- **TEXT SECTION**:

Business value would be irrelevant if the event occurs. While my favorite example is that of a nuclear attack - there is no point in an enterprise SaaS protecting against it, because no one would be buying enterprise SaaS afterward - there are more nuanced examples. For example, a software vulnerability allowing an attacker to completely interrupt your service (i.e. a 100% impact to availability) but that requires physical access to your data center (or that of your IaaS provider) isn’t really something you attempt to mitigate directly. If an attacker has physical access to your infrastructure and wants to interrupt your service, they probably won’t try to exploit a software vulnerability - they’ll just smash your servers instead. So focus on physical security and accept the cybersecurity risk in this case.
Acceptance also includes ignoring the risk and allowing the status quo to persist. Although you haven’t affirmatively done it, you implicitly accept the risk through inaction. All other things being equal, this is probably the worst outcome. Without any recording of the decision made or information available at the time, it’s very easy to be influenced by hindsight bias. This can lead to excessively harsh punishments against whoever the scapegoat is, or, conversely, an inability to hold accountable someone who knew or should have known about a big problem.
In the security world, people generally think of risk transfer in terms of purchasing cyber insurance (which is a good example), but it can also take the form of contractual terms between a supplier and vendor (e.g. an availability Service Level Agreement [SLA]). This option is generally is preferable if you are able to transfer the costs to someone for a cheaper price than if you had to mitigate the risk yourself. Make sure you also include reputational costs (e.g. angry customers following an outage), rather than just the purely financial ones if choosing this path. Some other ways you can transfer risk are:
To a vendor, contractually. Most cybersecurity professionals are familiar with SLAs as they relate to service uptime (i.e. data availability), but what about the other components of the CIA triad (i.e. confidentiality and integrity)? As I have suggested previously, a vendor could be on the hook for paying you a set rate for every record that is exposed in a breach and/or corrupted by an attacker (or otherwise). Such an arrangement would align incentives between the parties to ensure that they are both focusing on minimizing overall cybersecurity risk, rather than indexing on other, less relevant metrics (e.g. maintaining compliance framework certifications, remediating CVEs of a given CVSS score in a given time, etc.).
To a customer, contractually. While this might seem like a tough sell, oftentimes, it’s not clear where the vendor’s responsibility ends and where the consumer organization or individual user’s begins. That’s why shared security models are an important part of a security program; they explain the various stakeholder duties and responsibilities. For example, if the product in question relies on an external directory service (e.g. Azure Active Directory) for authentication, then it’s on the customer security team to ensure that passwords are appropriately strong and unique - it’s not something the original product’s vendor can enforce. While this might seem like an obvious example, there are more nuanced ones, like who is responsible for updating third-party software on top of which the product runs, but with which it is not packaged? Things get gray quickly, so it’s important to spell these out in writing.

- **GIVEN INFORMATION**:
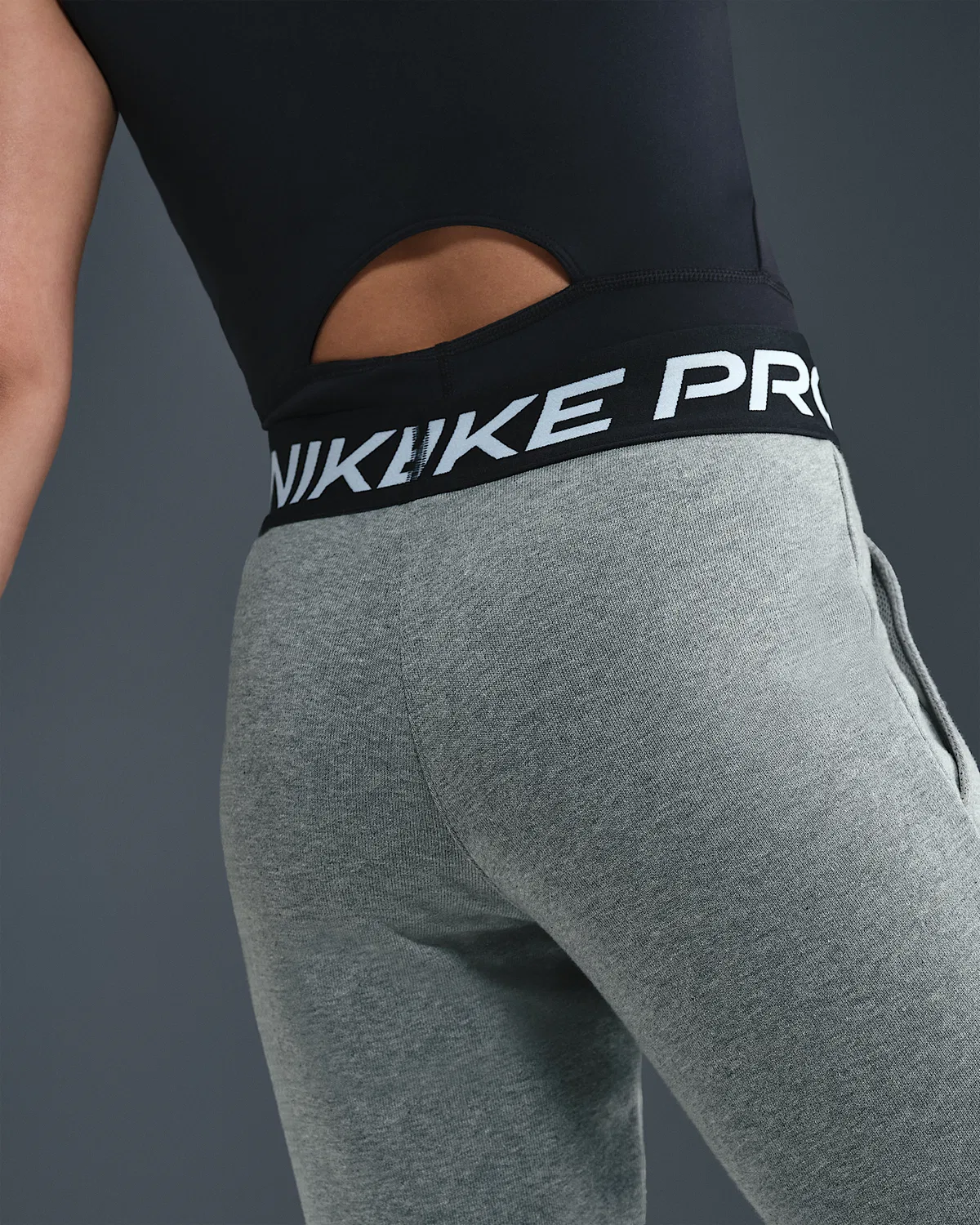 Детские (девчачьи) джоггеры Nike Pro Fleece Dri-FIT, Carbon Heather/Dark Steel Grey/Black/White — фото 3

- **EXERCISES TO COMPLETE**:
A: In the text on cybersecurity risk, how do people in the security world generally think of risk transfer?
B: Repeat the text on cybersecurity risk from "Business value would" up to and including "in this case.".

- **SOLUTIONS TO THE TASKS**:
A: They think of it in terms of purchasing cyber insurance.

B:
Business value would be irrelevant if the event occurs. While my favorite example is that of a nuclear attack - there is no point in an enterprise SaaS protecting against it, because no one would be buying enterprise SaaS afterward - there are more nuanced examples. For example, a software vulnerability allowing an attacker to completely interrupt your service (i.e. a 100% impact to availability) but that requires physical access to your data center (or that of your IaaS provider) isn’t really something you attempt to mitigate directly. If an attacker has physical access to your infrastructure and wants to interrupt your service, they probably won’t try to exploit a software vulnerability - they’ll just smash your servers instead. So focus on physical security and accept the cybersecurity risk in this case.